Criteria to Distinguish a New Case from an Existing Case
The following should be enumerated as a new case for cases reported on or after September 1, 2021:
- SARS-CoV-2 sequencing results from the new positive specimen and a positive specimen from the most recent previous case demonstrate a different lineage; OR
- Person was most recently enumerated as a confirmed or probable case with onset date (if available) or first positive specimen collection date for that classification >90 days prior*; OR
- Person was previously reported but not enumerated as a confirmed or probable case (i.e., suspected)**, but now meets criteria for a confirmed or probable case.
* Note: Some individuals, e.g., severely immunocompromised persons, can shed SARS-CoV-2 detected by molecular amplification tests >90 days after infection. For severely immunocompromised individuals, clinical judgment should be used to determine if a repeat positive test is likely to result from long term shedding and therefore not be enumerated as a new case. CDC defines severe immunocompromise as certain conditions, such as being on chemotherapy for cancer, untreated HIV infection with CD4 T lymphocyte count <200, combined primary immunodeficiency disorder, and receipt of prednisone >20mg/day for more than 14 days.

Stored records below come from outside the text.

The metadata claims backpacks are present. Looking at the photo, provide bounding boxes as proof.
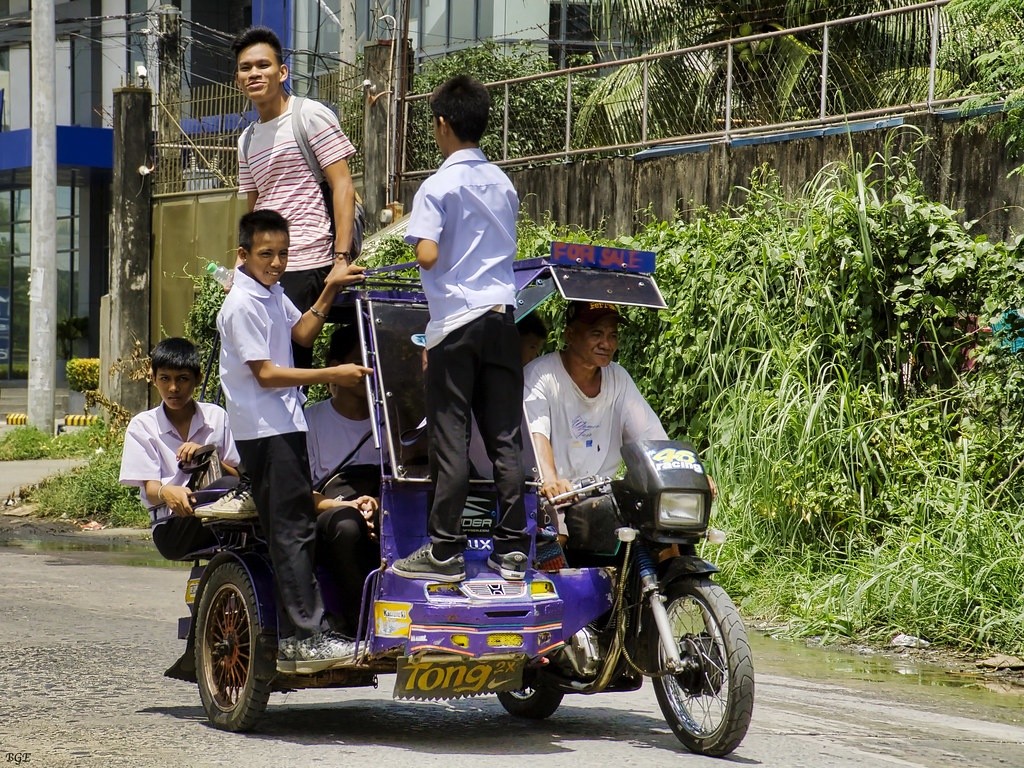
[244,96,363,259]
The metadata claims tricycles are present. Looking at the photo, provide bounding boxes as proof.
[163,240,757,759]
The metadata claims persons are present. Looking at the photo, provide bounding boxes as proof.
[411,299,717,573]
[303,74,533,644]
[195,26,365,520]
[118,338,267,561]
[215,210,373,673]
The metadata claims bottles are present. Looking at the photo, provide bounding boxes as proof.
[207,263,234,290]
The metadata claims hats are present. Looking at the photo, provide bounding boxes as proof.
[564,301,631,326]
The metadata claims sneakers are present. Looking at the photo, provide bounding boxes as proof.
[296,631,371,673]
[392,543,465,583]
[490,548,528,580]
[195,482,246,516]
[215,489,258,517]
[276,634,299,673]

** Note: Repeat suspected cases should not be enumerated as a new case. A case that meets vital records criteria more than 90 days after documented laboratory evidence of SARS-CoV-2 infection (e.g., date of death greater than 90 days from the previous event date) should not be enumerated as a new case unless thorough review and clinical judgement determine this to be a reinfection event.

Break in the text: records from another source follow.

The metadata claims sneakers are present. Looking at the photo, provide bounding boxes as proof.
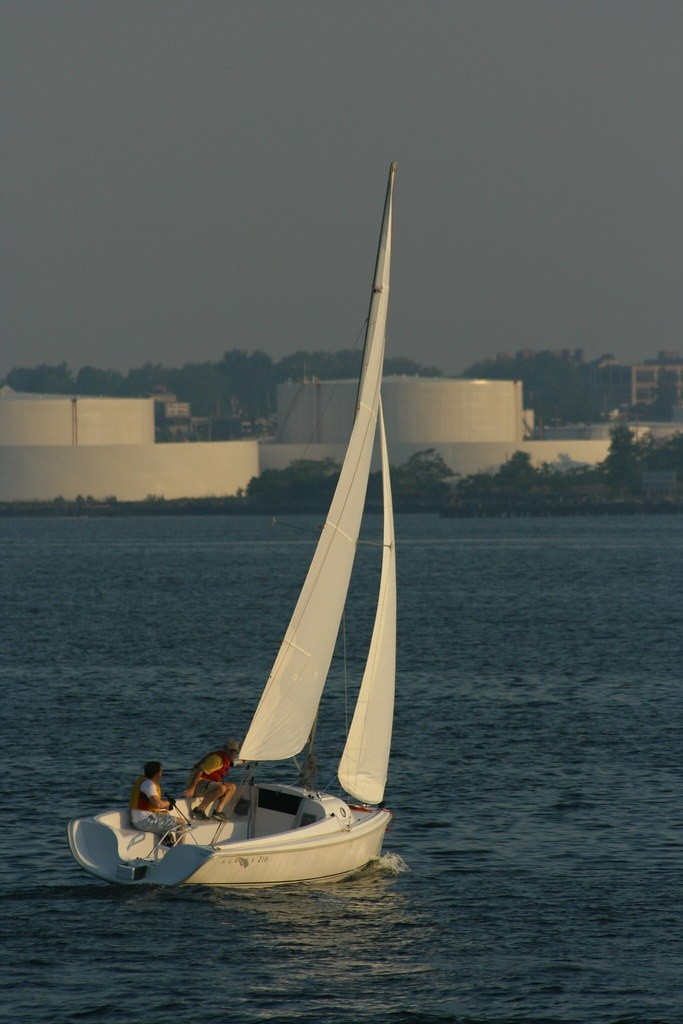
[191,807,211,820]
[212,809,230,821]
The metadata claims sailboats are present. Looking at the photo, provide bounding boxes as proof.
[67,157,403,892]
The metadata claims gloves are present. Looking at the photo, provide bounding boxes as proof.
[167,798,176,806]
[168,803,173,811]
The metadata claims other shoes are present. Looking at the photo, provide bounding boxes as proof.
[160,834,175,847]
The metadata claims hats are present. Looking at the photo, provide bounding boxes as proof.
[224,739,238,751]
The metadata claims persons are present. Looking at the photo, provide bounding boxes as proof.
[129,761,186,847]
[182,739,251,821]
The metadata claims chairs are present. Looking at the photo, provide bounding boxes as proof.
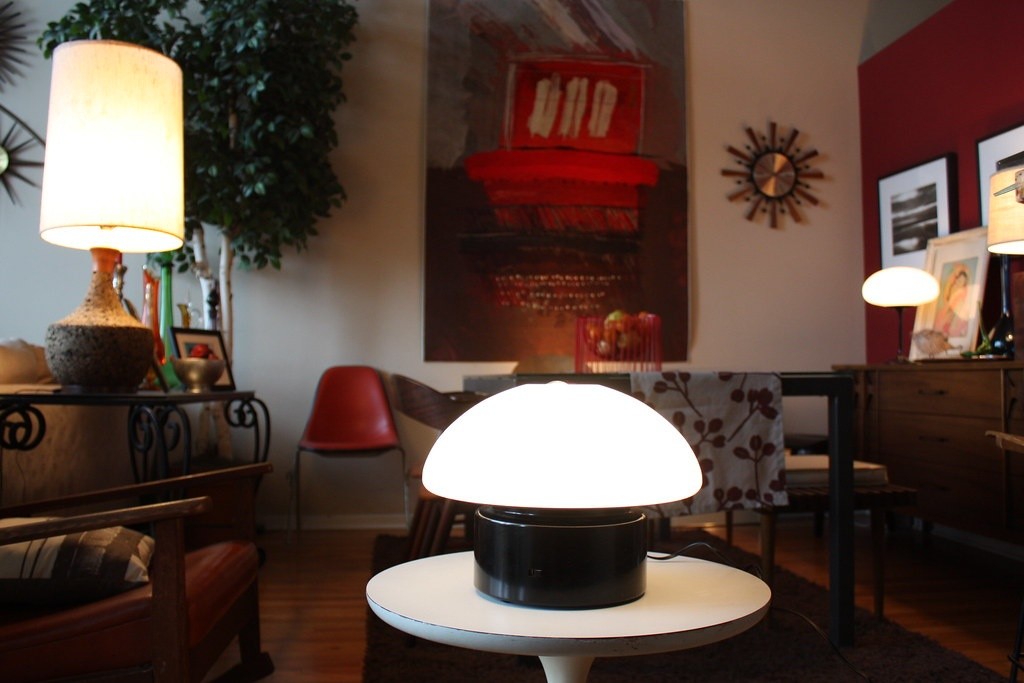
[0,460,275,683]
[284,364,411,546]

- Considerations for public health management of persons with persistent or recurrent positive tests are available in CDC's Clinical Questions about COVID-19: Questions and Answers. If a potential case of reinfection is suspected, guidance for public health management remains the same for reinfections as primary infection with SARS-CoV-2.
Signs and Symptoms
Symptoms of COVID-19 are non-specific, and the disease presentation can range from no symptoms (asymptomatic) to severe pneumonia and death. COVID-19 presents as a mild to moderate illness for approximately 80% of individuals evaluated with the disease; 15% of individuals experience severe illness requiring supplemental oxygen; and 5% experience critical illness requiring mechanical ventilation. People with COVID-19 generally develop signs and symptoms, including mild respiratory symptoms and fever, ~5 days after infection (mean incubation period ~4-5 days, range 1-14 days; incubation period can vary by SARS-CoV-2 variant).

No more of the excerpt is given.